12 Mart 2008 Çarşamba

Pirinçli Bezelye Çorbası



Bir Dumanı Üstünde tarifi daha. Böyle basit, böyle az malzemeli işte. Çok hafif, çok hoş… İnsanın içtikçe içesi gelen çorbalardan. Sinan sevdi pek tabi ki. Gerçi buraya koyduğum her tarif gibi ben daha çok sevdim.

Pirinçli Bezelye Çorbası
3 porsiyon
1 yemek kaşığı tereyağ
1 soğan, yemeklik doğranmış
1 bardak taze ya da donmuş bezelye
3-4 yemek kaşığı tam (kahverengi) pirinç
1 avuç kıyılmış maydanoz
1 lt su
½ çay kaşığı rendelenmiş muskat
Karabiber, tuz
  1. Yağı eritin, soğanı kavurun.

  2. Bezelye ve maydanozu ekleyerek kavurmaya devam edin.

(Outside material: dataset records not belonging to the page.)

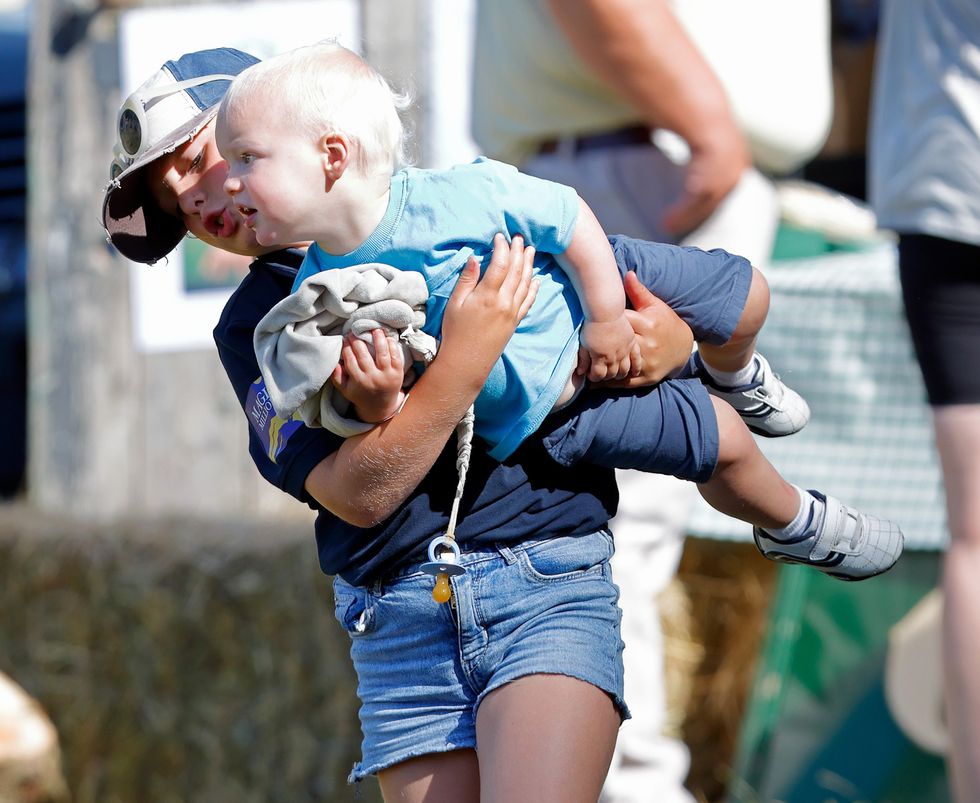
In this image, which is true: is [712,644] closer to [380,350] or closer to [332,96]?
[380,350]

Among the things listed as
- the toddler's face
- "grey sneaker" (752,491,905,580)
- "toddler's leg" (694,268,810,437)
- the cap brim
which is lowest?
"grey sneaker" (752,491,905,580)

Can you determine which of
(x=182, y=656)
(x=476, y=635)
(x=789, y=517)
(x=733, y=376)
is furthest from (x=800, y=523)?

  3. Pirinci de ilave edin, kavurmaya devammm….

  4. Su, tuz, karabiber ve muskatı katarak 30 dakika kısık ateşte kapağı kapalı olarak pişirin.

  5. Biraz demlendirdikten sonra servis yapın.

Tarifin orjinalinde bezelye konserve, pirinç de beyaz olarak verilmiş. Konserve bezelye kullanacak iseniz pişirme süresini 15 dakika olarak ayarlayın. Ama şu anda tazesi, her mevsimde de donmuşu varken konserveye pek yüz vermeyin derim.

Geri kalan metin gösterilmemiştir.